En España hay un gran número de personas que padecen enfermedades respiratorias. La constante exposición a agentes tóxicos como el humo del carbón y de la leña, el tabaco y de materiales como el algodón o las telas es la principal causa de las enfermedades pulmonares crónicas. Una patología bastante frecuente entre las mersonas mayores y que puede verse agravada por los viajes en avión. Por esta razón, es muy importante que tengas en cuenta una serie de recomendaciones a la hora de hacer un viaje en avión si padeces problemas respiratorios o si los padece algún familiar que nos acompaña.

Debes saber que, al estar a altitudes de la escalada del vuelo de un avión, la presión del oxígeno se reduce considerablemente, haciendo que tanto los pasajeros como los tripulantes se vean expuestos a una hipoxia hipobárica, lo que significa que puede faltarles oxígeno debido a una presión atmosférica baja.

enfermedades respiratorias

Los pacientes con enfermedades pulmonares obstructivas crónicas no tolera los cambios de presiones igual que las personas que están sanas y, debido a su fisiopatología, puden sufrir alteraciones agudas de la ventilación durante el vuelo.
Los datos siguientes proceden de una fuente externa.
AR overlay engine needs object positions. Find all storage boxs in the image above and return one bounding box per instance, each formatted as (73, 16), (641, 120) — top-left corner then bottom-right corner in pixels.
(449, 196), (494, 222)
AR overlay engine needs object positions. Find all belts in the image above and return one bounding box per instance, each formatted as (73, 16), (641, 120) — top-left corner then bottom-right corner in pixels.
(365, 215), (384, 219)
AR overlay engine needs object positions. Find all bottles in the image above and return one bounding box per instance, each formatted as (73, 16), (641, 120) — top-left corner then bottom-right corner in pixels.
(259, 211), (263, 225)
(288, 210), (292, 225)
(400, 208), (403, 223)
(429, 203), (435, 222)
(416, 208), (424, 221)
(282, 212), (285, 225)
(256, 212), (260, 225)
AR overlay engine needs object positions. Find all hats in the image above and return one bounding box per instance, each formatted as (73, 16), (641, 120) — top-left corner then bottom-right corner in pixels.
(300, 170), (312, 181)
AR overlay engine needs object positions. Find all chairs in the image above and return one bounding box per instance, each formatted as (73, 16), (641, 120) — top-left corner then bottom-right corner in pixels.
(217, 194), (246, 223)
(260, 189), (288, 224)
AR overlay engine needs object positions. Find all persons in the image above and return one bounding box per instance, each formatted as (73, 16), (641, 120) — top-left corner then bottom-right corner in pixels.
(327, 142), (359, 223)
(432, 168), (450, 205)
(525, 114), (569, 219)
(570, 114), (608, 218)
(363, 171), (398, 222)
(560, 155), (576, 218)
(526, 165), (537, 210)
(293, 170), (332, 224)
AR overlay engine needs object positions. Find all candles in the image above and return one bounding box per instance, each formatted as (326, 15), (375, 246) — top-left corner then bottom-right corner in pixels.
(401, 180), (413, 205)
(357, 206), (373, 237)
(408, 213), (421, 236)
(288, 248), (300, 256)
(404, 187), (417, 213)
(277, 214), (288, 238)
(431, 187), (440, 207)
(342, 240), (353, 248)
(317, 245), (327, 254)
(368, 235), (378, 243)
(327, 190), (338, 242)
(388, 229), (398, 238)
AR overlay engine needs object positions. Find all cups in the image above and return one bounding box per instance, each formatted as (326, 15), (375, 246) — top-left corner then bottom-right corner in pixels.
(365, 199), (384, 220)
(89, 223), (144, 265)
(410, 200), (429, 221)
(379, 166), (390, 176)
Por esta razón, es muy importante que un paciente que se encuentre inestable y no tenga controlada la enfermedad no se exponga a los riesgos que supone un viaje en avión. No obstante, antes de tomar una decisión final, se debe consultar con el médico para pedir su recomendación.

Por otro lado, hay que tener en cuenta que estos pacientes se encuentran en mayor riesgo de sufrir un tromboembolismo venoso por las cormobilidades, la no tolerancia al ejercicio y la dificultad para el movimiento. En muchos casos, esta enfermedad está relacionada con la hipertención pulmonar, que es una vasoconstricción de las arterias que conectan el pulmón con el corazón, por la falta de oxígeno y de otros factores. Al estar expuesto a una hipoxia hipobárica, el paciente puede sufrir, por tanto, una falla cardíaca aguda, lo que puede resultar muy peligroso.

El neumotórax, que es el aire atrapado entre la pleura y el pulmón, también puede complicarse mucho al viajar en avión por la bajada de presión atmosférica, ya que este aire tiende a expandirse, pudiendo dar lugar a complicaciones graves.

En definitiva, se debe tener en cuenta que aquellos pacientes que sufren hipertensión arterial severa, quiste broncogénico (enfermedad grave de nacimiento por una malformación bronquial) o neumotórax no deberían realizar viajes en avión. En caso de que tengan que hacerlo, es muy importante que acudan antes a una consulta con su médico de cabecera antes del viaje para que puedan analizarse los factores de riesgo y prevenirlos. Pero además, es conveniente que el paciente se ponga en contacto con la compañía aérea para hacerles saber del problema y que puedan analizar la situación y organizar la mejor manera para que el paciente pueda viajar sin riesgos.